=== Selected excerpt ===
::::::::::

Properties of Ca2+‐dependent exocytosis in cultured astrocytes

Abstract

Astrocytes, a subtype of glial cells, have numerous characteristics that were previously considered exclusive for neurons. One of these characteristics is a cytosolic [Ca²⁺] oscillation that controls the release of the chemical transmitter glutamate and atrial natriuretic peptide. These chemical messengers appear to be released from astrocytes via Ca²⁺-dependent exocytosis. In the present study, patch-clamp membrane capacitance measurements were used to monitor changes in the membrane area of a single astrocyte, while the photolysis of caged calcium compounds by a UV flash was used to elicit steps in [Ca²⁺]_i to determine the exocytotic properties of astrocytes. Experiments show that astrocytes exhibit Ca²⁺-dependent increases in membrane capacitance, with an apparent K_d value of ∼20 μM [Ca²⁺]_i. The delay between the flash delivery and the peak rate in membrane capacitance increase is in the range of tens to hundreds of milliseconds. The pretreatment of astrocytes by the tetanus neurotoxin, which specifically cleaves the neuronal/neuroendocrine type of SNARE protein synaptobrevin, abolished flash-induced membrane capacitance increases, suggesting that Ca²⁺-dependent membrane capacitance changes involve tetanus neurotoxin-sensitive SNARE-mediated vesicular exocytosis. Immunocytochemical experiments show distinct populations of vesicles containing glutamate and atrial natriuretic peptide in astrocytes. We conclude that the recorded Ca²⁺-dependent changes in membrane capacitance represent regulated exocytosis from multiple types of vesicles, about 100 times slower than the exocytotic response in neurons.

::::::::::

=== Stored items ===
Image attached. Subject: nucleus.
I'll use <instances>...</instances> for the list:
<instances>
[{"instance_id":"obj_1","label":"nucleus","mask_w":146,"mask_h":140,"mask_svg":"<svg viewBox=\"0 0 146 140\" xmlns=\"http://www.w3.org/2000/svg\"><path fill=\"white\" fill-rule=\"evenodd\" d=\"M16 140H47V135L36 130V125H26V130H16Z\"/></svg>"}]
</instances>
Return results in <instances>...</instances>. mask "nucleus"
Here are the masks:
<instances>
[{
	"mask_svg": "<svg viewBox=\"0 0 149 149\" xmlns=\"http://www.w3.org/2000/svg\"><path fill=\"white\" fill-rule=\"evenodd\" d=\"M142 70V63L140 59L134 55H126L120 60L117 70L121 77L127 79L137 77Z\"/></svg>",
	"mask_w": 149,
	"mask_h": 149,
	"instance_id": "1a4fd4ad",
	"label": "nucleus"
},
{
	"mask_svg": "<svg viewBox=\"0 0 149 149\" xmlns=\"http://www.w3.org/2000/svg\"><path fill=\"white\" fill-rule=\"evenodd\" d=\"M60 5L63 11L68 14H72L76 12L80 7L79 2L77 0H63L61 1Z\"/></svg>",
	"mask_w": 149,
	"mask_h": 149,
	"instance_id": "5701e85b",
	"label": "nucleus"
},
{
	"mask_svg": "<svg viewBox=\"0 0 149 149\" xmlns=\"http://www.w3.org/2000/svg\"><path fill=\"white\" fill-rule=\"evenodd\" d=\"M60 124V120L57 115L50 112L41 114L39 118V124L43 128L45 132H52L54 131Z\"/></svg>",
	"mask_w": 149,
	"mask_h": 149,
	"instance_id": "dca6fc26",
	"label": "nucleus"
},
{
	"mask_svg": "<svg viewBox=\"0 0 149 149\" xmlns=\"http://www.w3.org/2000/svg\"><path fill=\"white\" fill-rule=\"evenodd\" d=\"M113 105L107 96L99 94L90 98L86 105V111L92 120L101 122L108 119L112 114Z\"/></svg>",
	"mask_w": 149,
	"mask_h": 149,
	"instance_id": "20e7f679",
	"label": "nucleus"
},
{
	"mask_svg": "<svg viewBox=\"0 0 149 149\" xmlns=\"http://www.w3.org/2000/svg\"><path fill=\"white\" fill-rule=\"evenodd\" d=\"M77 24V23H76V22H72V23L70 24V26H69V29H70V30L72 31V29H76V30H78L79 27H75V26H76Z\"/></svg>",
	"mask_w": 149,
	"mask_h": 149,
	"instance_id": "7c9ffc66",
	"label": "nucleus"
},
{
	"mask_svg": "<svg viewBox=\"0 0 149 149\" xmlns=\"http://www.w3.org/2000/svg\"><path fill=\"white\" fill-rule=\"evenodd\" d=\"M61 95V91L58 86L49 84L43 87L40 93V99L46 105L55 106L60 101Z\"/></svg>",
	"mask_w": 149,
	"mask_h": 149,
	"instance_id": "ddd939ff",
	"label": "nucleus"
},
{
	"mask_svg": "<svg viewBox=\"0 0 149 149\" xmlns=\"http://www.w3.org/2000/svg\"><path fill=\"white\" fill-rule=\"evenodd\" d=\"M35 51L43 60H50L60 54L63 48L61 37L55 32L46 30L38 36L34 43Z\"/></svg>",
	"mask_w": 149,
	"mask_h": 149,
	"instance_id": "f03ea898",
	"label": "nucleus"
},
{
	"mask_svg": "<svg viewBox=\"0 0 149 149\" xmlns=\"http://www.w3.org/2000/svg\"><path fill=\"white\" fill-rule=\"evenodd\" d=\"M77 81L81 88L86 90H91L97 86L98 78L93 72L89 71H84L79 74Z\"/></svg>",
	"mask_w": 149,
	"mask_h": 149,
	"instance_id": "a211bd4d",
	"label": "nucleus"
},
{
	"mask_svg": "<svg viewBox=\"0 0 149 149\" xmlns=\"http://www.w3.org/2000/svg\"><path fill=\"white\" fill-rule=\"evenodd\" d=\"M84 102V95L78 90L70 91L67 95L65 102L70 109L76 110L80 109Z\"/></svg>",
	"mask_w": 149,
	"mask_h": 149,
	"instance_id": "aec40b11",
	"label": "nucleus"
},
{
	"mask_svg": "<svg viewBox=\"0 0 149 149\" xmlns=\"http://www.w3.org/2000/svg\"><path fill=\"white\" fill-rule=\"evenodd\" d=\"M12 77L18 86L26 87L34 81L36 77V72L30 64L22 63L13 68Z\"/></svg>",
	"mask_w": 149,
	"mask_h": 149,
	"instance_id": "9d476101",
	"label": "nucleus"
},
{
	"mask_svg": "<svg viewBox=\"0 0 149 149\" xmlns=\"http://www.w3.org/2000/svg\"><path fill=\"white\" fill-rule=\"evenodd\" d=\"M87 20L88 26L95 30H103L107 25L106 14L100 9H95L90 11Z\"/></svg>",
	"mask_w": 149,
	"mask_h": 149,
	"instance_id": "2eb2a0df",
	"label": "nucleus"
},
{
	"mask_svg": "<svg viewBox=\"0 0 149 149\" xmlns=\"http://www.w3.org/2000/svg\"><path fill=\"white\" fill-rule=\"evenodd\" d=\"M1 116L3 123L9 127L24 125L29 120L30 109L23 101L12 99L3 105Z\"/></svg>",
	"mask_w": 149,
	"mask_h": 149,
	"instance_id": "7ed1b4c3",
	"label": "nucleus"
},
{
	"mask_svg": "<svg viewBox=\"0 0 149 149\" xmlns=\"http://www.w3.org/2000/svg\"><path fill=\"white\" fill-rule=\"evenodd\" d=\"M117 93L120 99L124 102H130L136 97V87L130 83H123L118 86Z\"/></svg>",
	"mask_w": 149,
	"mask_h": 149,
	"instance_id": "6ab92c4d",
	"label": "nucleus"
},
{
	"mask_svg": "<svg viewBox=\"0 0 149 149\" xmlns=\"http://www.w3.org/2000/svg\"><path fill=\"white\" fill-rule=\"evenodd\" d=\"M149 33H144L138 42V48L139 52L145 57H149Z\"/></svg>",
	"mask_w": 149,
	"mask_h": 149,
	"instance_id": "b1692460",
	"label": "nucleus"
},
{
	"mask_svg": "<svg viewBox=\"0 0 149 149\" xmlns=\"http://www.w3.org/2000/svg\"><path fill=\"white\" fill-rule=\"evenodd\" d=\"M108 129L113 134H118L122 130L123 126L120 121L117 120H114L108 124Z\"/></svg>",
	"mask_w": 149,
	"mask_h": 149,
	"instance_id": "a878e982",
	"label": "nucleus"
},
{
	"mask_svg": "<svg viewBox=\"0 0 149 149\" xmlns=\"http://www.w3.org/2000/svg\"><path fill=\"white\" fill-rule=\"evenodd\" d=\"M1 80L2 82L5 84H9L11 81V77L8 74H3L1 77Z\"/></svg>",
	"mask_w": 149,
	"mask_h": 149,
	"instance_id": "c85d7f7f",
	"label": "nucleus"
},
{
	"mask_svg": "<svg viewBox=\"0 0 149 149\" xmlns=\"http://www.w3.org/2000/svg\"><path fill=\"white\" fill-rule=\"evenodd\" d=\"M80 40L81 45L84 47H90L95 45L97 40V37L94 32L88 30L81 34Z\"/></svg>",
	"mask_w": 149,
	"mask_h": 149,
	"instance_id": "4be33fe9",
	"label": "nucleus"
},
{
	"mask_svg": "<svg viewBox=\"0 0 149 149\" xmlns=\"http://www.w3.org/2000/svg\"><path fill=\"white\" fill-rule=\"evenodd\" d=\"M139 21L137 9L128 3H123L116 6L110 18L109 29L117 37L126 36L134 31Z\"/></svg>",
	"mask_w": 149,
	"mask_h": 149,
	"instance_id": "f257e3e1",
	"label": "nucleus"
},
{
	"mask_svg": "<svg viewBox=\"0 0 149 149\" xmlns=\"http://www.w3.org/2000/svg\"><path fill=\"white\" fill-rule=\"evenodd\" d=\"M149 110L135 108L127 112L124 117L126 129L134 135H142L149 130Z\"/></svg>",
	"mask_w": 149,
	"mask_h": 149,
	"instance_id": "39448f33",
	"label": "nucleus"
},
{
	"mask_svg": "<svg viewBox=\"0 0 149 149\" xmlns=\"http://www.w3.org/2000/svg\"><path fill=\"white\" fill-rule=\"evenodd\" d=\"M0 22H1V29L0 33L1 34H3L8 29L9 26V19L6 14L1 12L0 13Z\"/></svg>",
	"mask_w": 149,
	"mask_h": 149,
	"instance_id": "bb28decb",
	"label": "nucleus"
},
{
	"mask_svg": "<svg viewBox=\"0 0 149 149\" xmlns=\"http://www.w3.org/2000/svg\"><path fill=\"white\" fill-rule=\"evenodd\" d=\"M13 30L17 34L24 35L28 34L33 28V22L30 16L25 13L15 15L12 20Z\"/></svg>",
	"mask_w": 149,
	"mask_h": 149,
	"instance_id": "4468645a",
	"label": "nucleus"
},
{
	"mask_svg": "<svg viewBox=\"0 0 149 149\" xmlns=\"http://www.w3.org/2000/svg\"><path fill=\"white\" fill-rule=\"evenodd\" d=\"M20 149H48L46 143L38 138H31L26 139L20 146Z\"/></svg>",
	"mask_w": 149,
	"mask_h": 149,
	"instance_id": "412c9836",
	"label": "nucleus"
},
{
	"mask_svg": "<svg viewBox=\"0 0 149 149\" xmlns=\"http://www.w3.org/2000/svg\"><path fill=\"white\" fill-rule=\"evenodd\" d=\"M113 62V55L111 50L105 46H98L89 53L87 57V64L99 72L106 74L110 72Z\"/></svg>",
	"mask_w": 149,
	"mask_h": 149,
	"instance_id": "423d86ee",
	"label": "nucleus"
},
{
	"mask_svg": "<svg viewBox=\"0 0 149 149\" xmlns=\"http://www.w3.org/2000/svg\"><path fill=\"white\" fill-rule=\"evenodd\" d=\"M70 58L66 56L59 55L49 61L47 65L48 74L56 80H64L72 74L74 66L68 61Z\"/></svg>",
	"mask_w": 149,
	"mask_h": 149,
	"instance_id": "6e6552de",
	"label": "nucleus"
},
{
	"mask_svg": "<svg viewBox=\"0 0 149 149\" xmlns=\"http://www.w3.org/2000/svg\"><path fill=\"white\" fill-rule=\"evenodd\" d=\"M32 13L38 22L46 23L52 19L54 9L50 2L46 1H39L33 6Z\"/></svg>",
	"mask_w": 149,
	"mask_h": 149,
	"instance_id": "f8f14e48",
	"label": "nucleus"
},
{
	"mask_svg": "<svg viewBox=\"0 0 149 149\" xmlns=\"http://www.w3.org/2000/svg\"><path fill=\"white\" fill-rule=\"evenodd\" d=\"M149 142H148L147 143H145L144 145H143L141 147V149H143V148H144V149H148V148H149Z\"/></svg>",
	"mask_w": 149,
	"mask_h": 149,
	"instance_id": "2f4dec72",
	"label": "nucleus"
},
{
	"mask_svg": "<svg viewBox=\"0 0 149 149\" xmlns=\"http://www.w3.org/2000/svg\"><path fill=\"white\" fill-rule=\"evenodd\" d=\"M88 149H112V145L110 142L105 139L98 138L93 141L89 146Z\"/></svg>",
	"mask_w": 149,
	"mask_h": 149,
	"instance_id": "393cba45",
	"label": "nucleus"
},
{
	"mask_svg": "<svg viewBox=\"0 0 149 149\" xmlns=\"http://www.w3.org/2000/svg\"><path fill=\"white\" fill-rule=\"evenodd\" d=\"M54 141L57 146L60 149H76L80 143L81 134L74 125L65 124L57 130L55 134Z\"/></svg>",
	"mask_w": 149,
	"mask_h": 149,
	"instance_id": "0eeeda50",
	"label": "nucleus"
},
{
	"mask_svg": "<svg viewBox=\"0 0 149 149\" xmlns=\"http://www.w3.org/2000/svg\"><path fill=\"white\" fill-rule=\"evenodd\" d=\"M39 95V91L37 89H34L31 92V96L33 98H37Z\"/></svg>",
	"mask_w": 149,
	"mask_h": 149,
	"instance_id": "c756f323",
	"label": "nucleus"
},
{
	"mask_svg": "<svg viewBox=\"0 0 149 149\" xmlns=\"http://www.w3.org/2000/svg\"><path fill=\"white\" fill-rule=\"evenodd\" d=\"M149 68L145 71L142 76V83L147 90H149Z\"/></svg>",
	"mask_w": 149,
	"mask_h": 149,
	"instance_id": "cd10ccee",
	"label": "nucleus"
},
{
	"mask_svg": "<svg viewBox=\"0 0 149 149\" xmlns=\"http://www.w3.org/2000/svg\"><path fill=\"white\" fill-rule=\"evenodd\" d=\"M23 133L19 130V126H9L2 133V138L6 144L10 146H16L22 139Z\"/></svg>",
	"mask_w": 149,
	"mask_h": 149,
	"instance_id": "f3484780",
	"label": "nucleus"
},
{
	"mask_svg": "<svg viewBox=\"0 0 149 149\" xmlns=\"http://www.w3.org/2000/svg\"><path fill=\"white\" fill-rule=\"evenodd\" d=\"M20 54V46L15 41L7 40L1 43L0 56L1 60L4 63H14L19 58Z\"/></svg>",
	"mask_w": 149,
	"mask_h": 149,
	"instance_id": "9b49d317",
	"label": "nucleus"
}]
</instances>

::::::::::

Using the abstract, answer each question on its own line, numbered to match.
1. What apparent K_d value for [Ca²⁺]_i is reported for the membrane capacitance increases?
2. Which SNARE protein does the tetanus neurotoxin specifically cleave?
3. About how many times slower than the exocytotic response in neurons is the response the authors describe?
The entries were taken from a separate source.

=== Result of this exercise ===
1. ∼20 μM
2. Synaptobrevin
3. About 100 times slower